Should IP even exist?

It is possible to present arguments both for and against the use of IPRs in a modern society. While there may be a case for indigenous IPRs and a tiered system for use on the unequal world stage (see TRIPS), it is widely held that, the current legal position of IPRs is both sensible and worthwhile to society – if only because it considers human nature. Others argue with some force, that innovation is actually far better fostered by prizes, secrecy, and other means rather than through the often asymmetric, slow legal system.

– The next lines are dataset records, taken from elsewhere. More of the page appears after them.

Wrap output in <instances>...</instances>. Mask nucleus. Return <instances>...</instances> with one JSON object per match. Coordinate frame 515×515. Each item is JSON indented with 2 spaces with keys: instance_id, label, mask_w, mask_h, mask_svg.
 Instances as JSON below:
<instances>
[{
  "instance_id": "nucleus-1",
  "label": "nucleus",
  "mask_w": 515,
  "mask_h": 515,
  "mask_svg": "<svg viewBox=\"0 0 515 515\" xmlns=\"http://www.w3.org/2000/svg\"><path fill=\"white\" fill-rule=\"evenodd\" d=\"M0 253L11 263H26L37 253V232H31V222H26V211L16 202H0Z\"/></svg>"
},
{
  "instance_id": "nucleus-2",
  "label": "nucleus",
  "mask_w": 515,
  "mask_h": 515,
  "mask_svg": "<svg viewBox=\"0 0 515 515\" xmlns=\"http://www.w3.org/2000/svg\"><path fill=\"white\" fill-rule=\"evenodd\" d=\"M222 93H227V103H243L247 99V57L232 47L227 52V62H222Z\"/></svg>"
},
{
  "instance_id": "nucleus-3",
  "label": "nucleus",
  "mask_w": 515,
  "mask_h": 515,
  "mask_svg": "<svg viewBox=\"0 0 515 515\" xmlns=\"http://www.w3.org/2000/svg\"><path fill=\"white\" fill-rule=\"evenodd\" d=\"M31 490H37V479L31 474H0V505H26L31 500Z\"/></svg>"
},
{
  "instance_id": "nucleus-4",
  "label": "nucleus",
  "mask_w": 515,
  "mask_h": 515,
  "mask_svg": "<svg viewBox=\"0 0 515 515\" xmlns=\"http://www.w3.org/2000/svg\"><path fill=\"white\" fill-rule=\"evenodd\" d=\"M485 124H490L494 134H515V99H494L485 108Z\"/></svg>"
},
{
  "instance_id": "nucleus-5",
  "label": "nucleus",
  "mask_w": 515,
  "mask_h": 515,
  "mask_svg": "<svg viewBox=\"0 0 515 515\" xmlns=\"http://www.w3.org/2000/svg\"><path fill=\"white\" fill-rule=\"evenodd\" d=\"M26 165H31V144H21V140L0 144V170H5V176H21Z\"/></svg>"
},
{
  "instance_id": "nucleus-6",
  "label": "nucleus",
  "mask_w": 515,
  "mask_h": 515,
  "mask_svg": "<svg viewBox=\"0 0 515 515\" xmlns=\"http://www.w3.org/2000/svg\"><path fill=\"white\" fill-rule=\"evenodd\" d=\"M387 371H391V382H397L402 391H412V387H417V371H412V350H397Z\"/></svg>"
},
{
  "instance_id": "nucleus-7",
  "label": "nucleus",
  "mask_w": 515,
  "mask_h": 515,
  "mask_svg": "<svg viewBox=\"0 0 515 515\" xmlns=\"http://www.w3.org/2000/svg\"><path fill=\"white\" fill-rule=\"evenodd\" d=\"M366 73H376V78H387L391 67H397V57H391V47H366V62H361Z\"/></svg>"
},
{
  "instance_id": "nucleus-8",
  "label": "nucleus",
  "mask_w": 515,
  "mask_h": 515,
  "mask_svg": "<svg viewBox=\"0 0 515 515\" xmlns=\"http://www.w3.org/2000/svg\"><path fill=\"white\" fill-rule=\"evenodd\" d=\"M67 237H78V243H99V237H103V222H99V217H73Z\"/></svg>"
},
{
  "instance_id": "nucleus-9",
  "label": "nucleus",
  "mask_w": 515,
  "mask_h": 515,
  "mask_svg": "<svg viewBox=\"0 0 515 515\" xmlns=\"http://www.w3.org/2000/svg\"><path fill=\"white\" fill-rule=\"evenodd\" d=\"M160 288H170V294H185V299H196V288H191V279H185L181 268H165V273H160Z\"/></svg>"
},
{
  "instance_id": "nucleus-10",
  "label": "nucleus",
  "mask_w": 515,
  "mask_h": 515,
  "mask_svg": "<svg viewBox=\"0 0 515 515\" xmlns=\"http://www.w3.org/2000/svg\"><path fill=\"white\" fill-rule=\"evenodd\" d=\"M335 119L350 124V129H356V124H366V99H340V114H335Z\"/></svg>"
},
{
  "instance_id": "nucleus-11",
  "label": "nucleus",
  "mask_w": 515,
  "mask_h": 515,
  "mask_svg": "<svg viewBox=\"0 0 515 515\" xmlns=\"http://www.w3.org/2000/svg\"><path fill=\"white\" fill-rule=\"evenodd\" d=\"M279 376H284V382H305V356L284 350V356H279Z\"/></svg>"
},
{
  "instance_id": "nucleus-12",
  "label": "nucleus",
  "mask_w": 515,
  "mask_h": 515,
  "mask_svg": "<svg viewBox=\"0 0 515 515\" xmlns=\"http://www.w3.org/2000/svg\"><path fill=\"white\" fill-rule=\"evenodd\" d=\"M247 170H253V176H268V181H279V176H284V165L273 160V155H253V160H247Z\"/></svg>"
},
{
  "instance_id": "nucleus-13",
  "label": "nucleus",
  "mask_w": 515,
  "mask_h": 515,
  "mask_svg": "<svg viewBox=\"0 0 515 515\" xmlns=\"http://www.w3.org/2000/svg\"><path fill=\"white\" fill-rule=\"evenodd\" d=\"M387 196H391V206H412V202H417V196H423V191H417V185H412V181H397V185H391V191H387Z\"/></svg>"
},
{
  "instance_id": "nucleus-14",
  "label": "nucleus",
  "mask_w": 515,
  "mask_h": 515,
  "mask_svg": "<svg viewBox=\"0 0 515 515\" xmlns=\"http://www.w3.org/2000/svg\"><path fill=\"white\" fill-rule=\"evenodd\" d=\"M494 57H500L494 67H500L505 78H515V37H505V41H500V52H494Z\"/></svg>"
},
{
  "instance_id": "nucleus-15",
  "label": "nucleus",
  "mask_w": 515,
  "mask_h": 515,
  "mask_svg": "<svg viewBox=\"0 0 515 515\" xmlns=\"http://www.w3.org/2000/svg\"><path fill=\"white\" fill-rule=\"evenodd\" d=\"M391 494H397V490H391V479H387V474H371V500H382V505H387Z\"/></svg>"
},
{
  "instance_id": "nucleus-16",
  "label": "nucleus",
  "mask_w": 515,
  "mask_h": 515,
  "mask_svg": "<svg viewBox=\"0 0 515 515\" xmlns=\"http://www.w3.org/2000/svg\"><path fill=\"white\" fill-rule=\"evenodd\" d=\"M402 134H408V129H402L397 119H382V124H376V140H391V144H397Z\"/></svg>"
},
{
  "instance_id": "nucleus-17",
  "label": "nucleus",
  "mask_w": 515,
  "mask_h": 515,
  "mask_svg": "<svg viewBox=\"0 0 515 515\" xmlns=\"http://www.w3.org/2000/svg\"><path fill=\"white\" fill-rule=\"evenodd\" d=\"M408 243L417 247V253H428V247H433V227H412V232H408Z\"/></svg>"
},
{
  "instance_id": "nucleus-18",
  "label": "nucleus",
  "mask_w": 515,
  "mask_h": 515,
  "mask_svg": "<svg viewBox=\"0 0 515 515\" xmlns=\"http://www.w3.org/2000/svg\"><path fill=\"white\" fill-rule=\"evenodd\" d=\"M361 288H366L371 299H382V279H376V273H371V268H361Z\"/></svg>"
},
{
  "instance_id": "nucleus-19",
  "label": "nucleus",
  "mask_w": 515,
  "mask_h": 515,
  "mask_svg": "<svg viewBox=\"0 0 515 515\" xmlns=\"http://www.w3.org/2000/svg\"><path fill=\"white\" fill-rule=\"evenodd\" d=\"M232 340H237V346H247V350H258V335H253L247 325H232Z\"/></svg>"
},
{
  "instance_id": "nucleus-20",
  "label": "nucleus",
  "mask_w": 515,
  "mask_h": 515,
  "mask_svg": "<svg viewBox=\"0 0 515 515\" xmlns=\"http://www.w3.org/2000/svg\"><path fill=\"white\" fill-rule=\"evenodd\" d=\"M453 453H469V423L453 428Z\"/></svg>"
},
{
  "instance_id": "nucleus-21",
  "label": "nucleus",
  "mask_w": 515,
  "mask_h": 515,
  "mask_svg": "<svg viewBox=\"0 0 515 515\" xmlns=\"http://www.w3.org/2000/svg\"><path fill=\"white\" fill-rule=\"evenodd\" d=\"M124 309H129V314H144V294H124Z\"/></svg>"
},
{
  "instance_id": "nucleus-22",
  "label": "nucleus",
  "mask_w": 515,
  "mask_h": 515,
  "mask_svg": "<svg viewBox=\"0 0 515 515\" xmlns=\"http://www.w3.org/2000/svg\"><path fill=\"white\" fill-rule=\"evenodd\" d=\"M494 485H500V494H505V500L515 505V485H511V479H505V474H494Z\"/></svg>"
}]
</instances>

  • Unjust Enrichment: The creator of any IP has laboured to produce works that may in time bring a valuable contribution to society as a whole. Is it fair that others should ‘reap without sowing’? That they should be so unjustly enriched?
  • Natural ‘Rights’: What is property? both real (a house) and intangible (an idea). By labouring, the creator puts a boundary distinction and encloses a territory between themselves and the common. Whilst rights are generally a good thing we should think of them as useful devices that quite often simply don’t work; with the great debate as always being the drawing of reasonable boundaries.
  • Utilitarian: Much common law thinking (UK, US, CAN, AUS, NZ etc) is summarised by: that which provides the greatest benefit to the greatest number. If it works – then let it continue, despite various flaws and inefficiencies and the cost of implementation. Whilst other methods in certain circumstances may be more suitable e.g. direct government funding, they often suffer from lack of individual incentive and consequent mediocre results.
  • Law & Economics: Socially desirable investments may be deterred if IP creators cannot recoup their costs. Charging a price for a public good reduces access to it, making it artificially scarce, but increases the incentive to create it in the first place. The ‘power to exclude’ is often a complex series of dynamic trade-offs.



Ownerless and Costless

We are at the beginning of the information age. Even now we can effortlessly and almost instantly access vast tracts of ‘open’ knowledge at the click of a button. New thinking and developments are possible; and at a speed and a price not possible just 10 yrs ago. This stands in contrast to the bounded controlled knowledge protected under the rule-of-law by intellectual property rights.


The broad term: open source, covers many ideals. In time, it is hoped Arclight™ itself and any spin-offs, can become true ‘commons’ projects.